Turning an idea into a working product is just the first step, the real impact begins when it's put into practice.

The team

Our team worked using Scrum, with roles including Scrum Master, Product Owner, frontend development, backend development, AI development, and infrastructure. While responsibilities were divided, we worked closely together through sprint planning, code reviews, and continuous integration to ensure all components worked together.

During the project, we faced challenges such as integrating AI components, managing authentication and role-based access control, and designing a privacy-conscious architecture. Combining multiple systems required strong coordination between team members.

As a team, we are most proud of delivering a complete end-to-end platform that combines modern web development with responsible AI design.

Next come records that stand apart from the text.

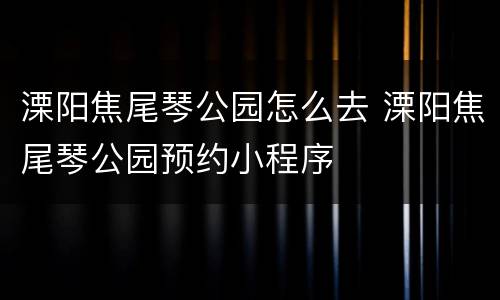 溧阳焦尾琴公园怎么去 溧阳焦尾琴公园预约小程序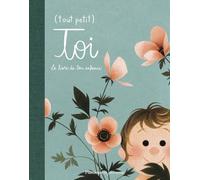 (Tout petit) toi: Le livre de ton enfance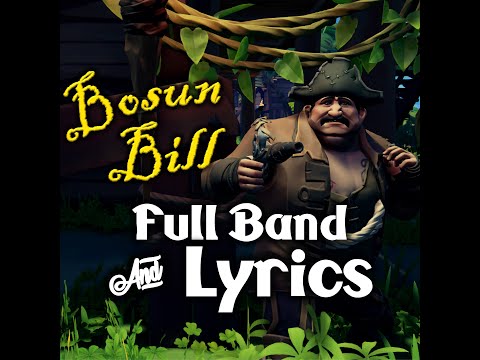 Bosun Bill | Lyrics & Full Band | Sea of Thieves Shanties | Vocals & All Instruments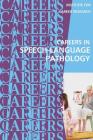 Careers in Speech-Language Pathology: Communications Sciences and Disorders Cover Image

Working with 6 developers, each with their own ideas and schedules, taught us that alignment is just as important as implementation.

The technologies

Languages:

  • TypeScript — frontend development
  • Python — backend services and AI pipeline
  • MySQL , PostgreSQL — database design and data management

Frameworks & Platforms:

  • Next.js (React) — frontend application
  • FastAPI — backend API
  • Tailwind CSS — user interface styling
  • Supabase — authentication, PostgreSQL database, and Row Level Security (RLS)

Artificial Intelligence:

  • Retrieval-Augmented Generation (RAG) — grounds AI responses in CBT knowledge
  • Local Large Language Models (Gemma via LM Studio/Ollama) — CBT-informed conversational AI
  • BERT — crisis and suicide risk detection

Tooling:

  • GitHub — version control and collaboration
  • ESLint — code quality and consistency

Deployment:

  • Containerised architecture with a Next.js frontend, FastAPI backend, Supabase database, and locally hosted LLM.